Katz is the same Katz he's ever been, the same kind of guy making the same kind of decisions with the same kind of mental processes -- but last year the Sun assured us he was "the mayor Winnipeg needs" who "can be depended upon to keep the city gradually moving forward" and "can also be trusted to keep his word when it comes to freezing property taxes for at least one more year", and now this year they think he's a promise-breaking disappointment scumbag poop.

The headlines within the span of a year have literally -- literally -- gone from "Winnipeg's Caped Crusader" to "Katz, you're no hero". He's the same guy he was before, Sun dudes, I don't know what to tell you.

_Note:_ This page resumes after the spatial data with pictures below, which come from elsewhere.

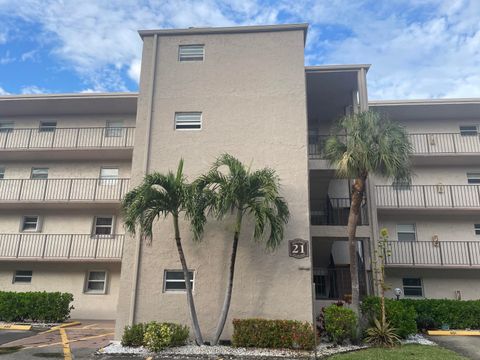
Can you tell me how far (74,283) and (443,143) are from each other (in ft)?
63.8

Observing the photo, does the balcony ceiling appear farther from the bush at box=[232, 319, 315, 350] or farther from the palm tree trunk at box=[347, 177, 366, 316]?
the bush at box=[232, 319, 315, 350]

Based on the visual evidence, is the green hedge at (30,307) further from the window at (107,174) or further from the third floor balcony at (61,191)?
the window at (107,174)

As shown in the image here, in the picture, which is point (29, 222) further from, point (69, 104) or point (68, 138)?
point (69, 104)

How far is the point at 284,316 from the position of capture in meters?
12.1

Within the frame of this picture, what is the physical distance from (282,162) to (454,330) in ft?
29.6

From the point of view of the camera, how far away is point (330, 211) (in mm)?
17062

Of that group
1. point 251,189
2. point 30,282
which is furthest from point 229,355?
point 30,282

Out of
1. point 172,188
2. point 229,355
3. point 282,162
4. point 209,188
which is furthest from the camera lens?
point 282,162

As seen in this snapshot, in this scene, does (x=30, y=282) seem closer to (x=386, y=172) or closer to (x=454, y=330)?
(x=386, y=172)

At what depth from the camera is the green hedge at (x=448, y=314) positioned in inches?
547

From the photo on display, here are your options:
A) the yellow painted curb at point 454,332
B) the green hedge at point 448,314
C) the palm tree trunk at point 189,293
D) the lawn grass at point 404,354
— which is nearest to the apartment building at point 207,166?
the palm tree trunk at point 189,293

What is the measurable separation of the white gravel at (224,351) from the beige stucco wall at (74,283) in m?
6.82

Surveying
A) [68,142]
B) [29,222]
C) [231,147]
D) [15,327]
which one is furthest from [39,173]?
[231,147]

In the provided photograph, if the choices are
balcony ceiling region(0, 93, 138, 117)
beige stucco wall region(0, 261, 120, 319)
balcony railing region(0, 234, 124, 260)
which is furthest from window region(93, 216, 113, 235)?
balcony ceiling region(0, 93, 138, 117)
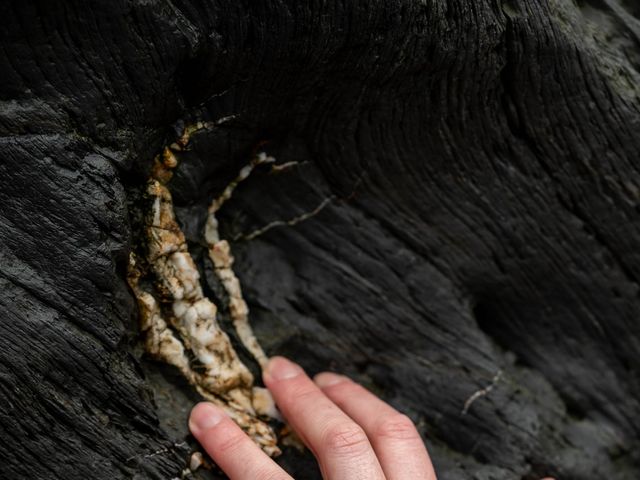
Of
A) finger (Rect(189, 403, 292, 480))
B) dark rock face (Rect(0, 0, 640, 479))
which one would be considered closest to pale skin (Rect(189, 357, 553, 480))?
finger (Rect(189, 403, 292, 480))

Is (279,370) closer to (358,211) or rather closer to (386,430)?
(386,430)

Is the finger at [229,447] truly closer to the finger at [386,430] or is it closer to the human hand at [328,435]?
the human hand at [328,435]

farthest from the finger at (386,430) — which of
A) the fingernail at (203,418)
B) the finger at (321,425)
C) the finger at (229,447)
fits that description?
the fingernail at (203,418)

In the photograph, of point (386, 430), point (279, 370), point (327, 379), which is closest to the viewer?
point (386, 430)

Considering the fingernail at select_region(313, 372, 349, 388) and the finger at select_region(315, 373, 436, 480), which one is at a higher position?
the finger at select_region(315, 373, 436, 480)

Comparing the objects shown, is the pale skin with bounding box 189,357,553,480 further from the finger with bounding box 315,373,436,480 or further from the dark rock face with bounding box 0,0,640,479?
the dark rock face with bounding box 0,0,640,479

Okay, seriously, though, what did he do? Did he shoot a cop? He shot a cop, didn't he.

[Upper Deck Blog: Upper Deck Celebrates the Return of the NHL in Winnipeg with a Special Jets Set]
Hockey card collectors, traders and prospectors converging on Winkler Video and Thompson Book Nook? It's more likely than you think!

After all the chaos of uprooting and replanting a hockey franchise, particularly the delays in jersey design and related merchandise, it appears that sports fans will be able to get hockey cards of the Jets in uniform after all. Not of all the Jets, mind you, and not inexpensively; the article mentions buying "select amount of 2011-12 Upper Deck NHL packs" to get three Jets cards, and their declining to specify the amount of packs indicates it'll probably be a fair number of packs.

The front designs of all fifteen cards are included in the link above, and one of the cards in this "special 15-card set of current Jets players" is Mark Scheifele, who was reassigned to the Barrie Colts last week. So, uh... whoops. Is there such a thing as a pre-rookie card?

Mind you, though -- the Phoenix Coyotes have banned pressbox photography after the media kept taking embarrassing shots of the mostly empty arena during games, so I suppose there are worse problems to have than a limited availability of player cards. Right? Right.